Nie ma Go tu! Z perspektywy miłości Boga
Caravaggio, Public domain, via Wikimedia Commons

Nie ma Go tu! Z perspektywy miłości Boga

Dom Luigi Maria Epicoco

publikacja 22.04.2025 23:06

Łukasz sugeruje niebezpieczeństwo, na które wszyscy możemy się narazić: jeśli jesteśmy uczniami, niejako automatycznie wszystko rozumiemy i zawsze widzimy Jezusa.

Historia idących do Emaus uczniów jest jedną z najbardziej znanych opowieści o objawieniach Zmartwychwstałego. Dzieje się tak prawdopodobnie z dwóch powodów: wszyscy czujemy się trochę jak ci uczniowie: zdezorientowani i bardzo często rozczarowani swoimi oczekiwaniami. Jednocześnie to, czego szukamy, nie znajduje się w jakim konkretnym miejscu - "gdzieś" - ale tam, gdzie toczy się nasze życie.

Ale najbardziej uderza niezdolność uczniów do uświadomienia sobie, dostrzeżenia, że idą i rozmawiają z samym Jezusem.

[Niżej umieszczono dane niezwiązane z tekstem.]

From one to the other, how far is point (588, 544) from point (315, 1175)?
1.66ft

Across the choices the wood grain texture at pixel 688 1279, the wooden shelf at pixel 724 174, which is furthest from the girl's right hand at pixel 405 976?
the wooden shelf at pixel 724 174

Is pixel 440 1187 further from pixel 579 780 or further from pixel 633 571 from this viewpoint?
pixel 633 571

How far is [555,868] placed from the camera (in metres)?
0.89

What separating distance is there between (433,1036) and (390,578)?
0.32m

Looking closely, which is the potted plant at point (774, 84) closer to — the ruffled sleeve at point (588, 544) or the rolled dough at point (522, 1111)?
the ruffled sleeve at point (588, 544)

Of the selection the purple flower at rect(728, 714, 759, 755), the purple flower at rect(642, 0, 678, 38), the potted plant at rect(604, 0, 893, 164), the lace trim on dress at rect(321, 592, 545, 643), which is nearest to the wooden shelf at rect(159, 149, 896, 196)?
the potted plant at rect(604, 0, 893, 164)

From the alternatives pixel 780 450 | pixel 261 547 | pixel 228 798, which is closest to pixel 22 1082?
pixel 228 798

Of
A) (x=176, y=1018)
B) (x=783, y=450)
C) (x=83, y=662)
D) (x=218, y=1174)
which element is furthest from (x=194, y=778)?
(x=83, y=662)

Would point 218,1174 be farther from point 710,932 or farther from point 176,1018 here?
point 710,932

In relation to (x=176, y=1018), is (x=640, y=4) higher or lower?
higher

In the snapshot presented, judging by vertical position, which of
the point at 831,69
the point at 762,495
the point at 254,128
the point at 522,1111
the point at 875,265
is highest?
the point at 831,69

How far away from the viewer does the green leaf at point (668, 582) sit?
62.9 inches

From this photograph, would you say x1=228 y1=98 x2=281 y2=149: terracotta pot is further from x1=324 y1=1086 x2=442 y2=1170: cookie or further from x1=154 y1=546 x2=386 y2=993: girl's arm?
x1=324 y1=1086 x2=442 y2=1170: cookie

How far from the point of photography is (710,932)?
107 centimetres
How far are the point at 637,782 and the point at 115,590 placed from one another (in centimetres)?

"Gdy tak rozmawiali i rozprawiali, sam Jezus przybliżył się do nich i szedł z nimi. Lecz oczy ich były na uwięzi, tak, że Go nie poznali".

Być może ewangelista Łukasz sugeruje niebezpieczeństwo, na które wszyscy możemy się narazić: jeśli jesteśmy uczniami, niejako automatycznie wszystko rozumiemy i zawsze widzimy Jezusa.

Prawda jest jednak inna. Owszem, uczniowie nie poszczą od Pisma świętego. Znają dobrze historię Jezusa i byli - najprawdopodobniej - naocznymi świadkami wielu wydarzeń z Nim związanych. Ale nie pojmują wydarzenia Krzyża. Nie potrafią czytać historii Jezusa i całego dzieła Bożego, które ma swój początek w "skandalu Krzyża".

Dlatego sam Jezus pomaga im odczytać wszystko na nowo, z perspektywy, która nie jest już tylko perspektywą ludzkiej intuicji, ale perspektywą miłości Boga:

"Głupi i powolni sercem do wierzenia we wszystko, co powiedzieli prorocy! Czyż nie było konieczne, by Chrystus cierpiał te rzeczy i wszedł do swojej chwały? I zaczynając od Mojżesza i wszystkich proroków, wykładał im, co we wszystkich Pismach odnosiło się do Niego".

(tłum. xwl)

Pierwsza strona Poprzednia strona Następna strona Ostatnia strona
oceń artykuł Pobieranie..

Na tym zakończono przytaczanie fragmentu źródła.